Короткое задание 1: Выпишите из текста о Марии Шукшиной все профессии, которыми в нем назван Василий Шукшин.

В разделе: Архив газеты "Бульвар Гордона" Об издании Авторы Подписка
ПЕЧКИ-ЛАВОЧКИ

Мария ШУКШИНА: «Когда мне пять месяцев было, папа со мной гулять пошел, но встретил «друзей» и забрел с ними в пивную, а коляску со мной оставил на улице. Вернулся домой один, мама ему: «Где Маша?». Он развернулся и убежал, причем с такой скоростью... Нашел меня там же, где и оставил, — около магазина: я мирно спала. Вот тогда зарок себе дал и с того момента больше не пил — ни грамма»

Дмитрий ГОРДОН. «Бульвар Гордона»
В интервью Дмитрию Гордону дочь Василия Шукшина рассказала, какая это ответственность — носить знаменитую фамилию, каково расти в звездной семье, что к актерской профессии всегда относилась без фанатизма, да и мама отговаривала, поэтому Мария сперва поступила в иняз, предпочтя постоянный кусок хлеба.

Несколько лет назад, когда один из российских телеканалов снимал к юбилею Василия Шукшина фильм, документалисты решили поинтересоваться у молодых людей на улицах Москвы, что им известно об этом великом актере, режиссере, писателе, сценаристе и драматурге. Представьте теперь их разочарование, ког­да половина опрошенных ответили, что знают актрису и телеведущую Марию Шукшину, а вот писателя с такой фамилией что-то не припомнят (при том, что его рассказы давно включены в школьную программу) — вот такие гримасы современного культурного кода.



Фото Феликса РОЗЕНШТЕЙНА

Фото Феликса РОЗЕНШТЕЙНА


Когда-то на полях своей тетрадки с рабочими записями Василий Макарович написал: «Всю жизнь свою рассматриваю как бой в три раунда: молодость, зрелость, старость. Два из этих раундов надо выиграть. Один я уже проиграл». Третьего — старости — было ему не дано, но эстафету подхватила дочь: пожалуй, она оказалась одним из самых популярных (или раскрученных?) шукшинских произведений, настоящим — не побоюсь этого слова — шедевром. Что говорить, если даже после панихиды на Новодевичьем кладбище, которую Мария заказала в память об отце в день его смерти, ей пришлось раздавать автографы ошалевшим поклонникам.

Впервые Маша снялась в полтора года в отцовском альманахе «Странные люди», в пять лет — в его фильме «Печки-лавочки», а в шесть — у Сергея Никоненко в полнометражной картине «Птицы над городом»... Казалось, девочке из известной кинематографической семьи не оставалось ничего другого, как продолжить династию, тем не менее она сделала все от нее зависящее, чтобы актрисой не стать, и если сегодня Мария Шукшина — одна из главных звезд российского кино, это означает лишь, что от судьбы не уйдешь.

Данные:
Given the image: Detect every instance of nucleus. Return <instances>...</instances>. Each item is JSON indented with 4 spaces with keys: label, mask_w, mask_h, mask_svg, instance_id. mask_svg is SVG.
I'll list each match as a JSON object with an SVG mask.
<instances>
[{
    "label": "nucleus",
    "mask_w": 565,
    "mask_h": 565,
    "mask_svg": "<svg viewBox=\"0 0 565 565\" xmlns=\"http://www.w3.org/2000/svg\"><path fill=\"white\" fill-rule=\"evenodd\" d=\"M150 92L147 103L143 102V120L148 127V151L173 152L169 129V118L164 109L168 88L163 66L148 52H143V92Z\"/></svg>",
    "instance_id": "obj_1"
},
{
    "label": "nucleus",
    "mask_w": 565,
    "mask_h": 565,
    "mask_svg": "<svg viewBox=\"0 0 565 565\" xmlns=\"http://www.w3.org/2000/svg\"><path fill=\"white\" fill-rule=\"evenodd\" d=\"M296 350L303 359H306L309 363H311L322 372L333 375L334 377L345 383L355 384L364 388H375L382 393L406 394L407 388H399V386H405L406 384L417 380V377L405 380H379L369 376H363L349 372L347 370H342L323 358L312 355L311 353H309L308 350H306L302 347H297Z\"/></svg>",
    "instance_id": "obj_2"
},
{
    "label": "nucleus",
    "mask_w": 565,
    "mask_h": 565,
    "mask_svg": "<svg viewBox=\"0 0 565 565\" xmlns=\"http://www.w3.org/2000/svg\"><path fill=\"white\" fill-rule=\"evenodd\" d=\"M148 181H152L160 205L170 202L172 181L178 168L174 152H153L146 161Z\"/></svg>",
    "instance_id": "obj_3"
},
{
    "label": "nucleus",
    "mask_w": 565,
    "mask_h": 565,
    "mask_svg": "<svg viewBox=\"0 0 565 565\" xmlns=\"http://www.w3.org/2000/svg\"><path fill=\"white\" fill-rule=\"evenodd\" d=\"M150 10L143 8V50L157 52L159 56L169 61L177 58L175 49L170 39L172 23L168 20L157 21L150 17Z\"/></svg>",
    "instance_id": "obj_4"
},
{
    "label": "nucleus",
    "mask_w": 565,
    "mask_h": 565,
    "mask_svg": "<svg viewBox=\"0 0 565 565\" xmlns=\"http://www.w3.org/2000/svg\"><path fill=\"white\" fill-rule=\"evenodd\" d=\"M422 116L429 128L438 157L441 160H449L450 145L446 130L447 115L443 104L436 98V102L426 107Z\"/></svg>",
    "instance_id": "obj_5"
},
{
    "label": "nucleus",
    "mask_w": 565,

Короткое задание 2: Измените записи от их первой строки до строки, где стоит "350L303 359H306L309 363H311L322", включительно: замените "Detect" на "Locate", а все остальное оставьте без изменений.

Верный результат 1: актер, режиссер, писатель, сценарист, драматург

Верный результат 2:
Given the image: Locate every instance of nucleus. Return <instances>...</instances>. Each item is JSON indented with 4 spaces with keys: label, mask_w, mask_h, mask_svg, instance_id. mask_svg is SVG.
I'll list each match as a JSON object with an SVG mask.
<instances>
[{
    "label": "nucleus",
    "mask_w": 565,
    "mask_h": 565,
    "mask_svg": "<svg viewBox=\"0 0 565 565\" xmlns=\"http://www.w3.org/2000/svg\"><path fill=\"white\" fill-rule=\"evenodd\" d=\"M150 92L147 103L143 102V120L148 127V151L173 152L169 129V118L164 109L168 88L163 66L148 52H143V92Z\"/></svg>",
    "instance_id": "obj_1"
},
{
    "label": "nucleus",
    "mask_w": 565,
    "mask_h": 565,
    "mask_svg": "<svg viewBox=\"0 0 565 565\" xmlns=\"http://www.w3.org/2000/svg\"><path fill=\"white\" fill-rule=\"evenodd\" d=\"M296 350L303 359H306L309 363H311L322 372L333 375L334 377L345 383L355 384L364 388H375L382 393L406 394L407 388H399V386H405L406 384L417 380V377L405 380H379L369 376H363L349 372L347 370H342L323 358L312 355L311 353H309L308 350H306L302 347H297Z\"/></svg>",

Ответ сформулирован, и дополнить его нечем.